Oregon Supreme Court ruling is a Win for CJRC
The Oregon Supreme Court ruled that private medical entities operating in jails must follow state public accommodations laws.
In early June, the Oregon Supreme Court ruled that private medical providers in jails are subject to state public accommodation laws, which prohibit discrimination based on a number of protected class statuses, such as race, color, religion, sex, sexual orientation, national origin, disability, marital status, or age (above 18). The ruling was a major victory for the Criminal Justice Reform Clinic (CJRC), who helped advocate for it.
The Ninth Circuit, which has jurisdiction over Alaska, Arizona, California, Guam, Hawaii, Idaho, Montana, Nevada, the Northern Mariana Islands, Oregon, and Washington, asked the Oregon Supreme Court to determine if private entities are subject to state public accommodation laws to help resolve the plaintiff’s appeal in a class action lawsuit which originated in Oregon.

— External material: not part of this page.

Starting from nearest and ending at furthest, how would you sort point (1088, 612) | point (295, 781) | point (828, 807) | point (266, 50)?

In the federal case, people who use American Sign Language (ASL) sought relief when a private medical provider failed to use an ASL interpreter resulting in harmful healthcare decisions for their ASL patients.
CJRC combined forces with the MacArthur Justice Center, Disability Rights Oregon and the ACLU of Oregon to file an amicus curiae brief explaining to the Oregon Supreme Court why it should rule that private medical providers in jails must comply with Oregon law that prohibits discrimination in places of public accommodation. In the brief, CJRC also highlighted the often deadly consequences of for-profit medical care in jails and prisons with several in-depth and graphic descriptions of people who were not cared for appropriately in the for-profit system.

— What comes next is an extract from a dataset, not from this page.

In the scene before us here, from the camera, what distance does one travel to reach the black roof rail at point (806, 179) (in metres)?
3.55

Professor Aliza Kaplan, Director of CJRC, emphasized the importance of the ruling, stating “people who are incarcerated, like all Oregonians, deserve the right to be treated equally and fairly when receiving healthcare. This ruling is a critical step towards holding private healthcare companies accountable. I applaud the Oregon Supreme Court for recognizing that these companies are not above the law.”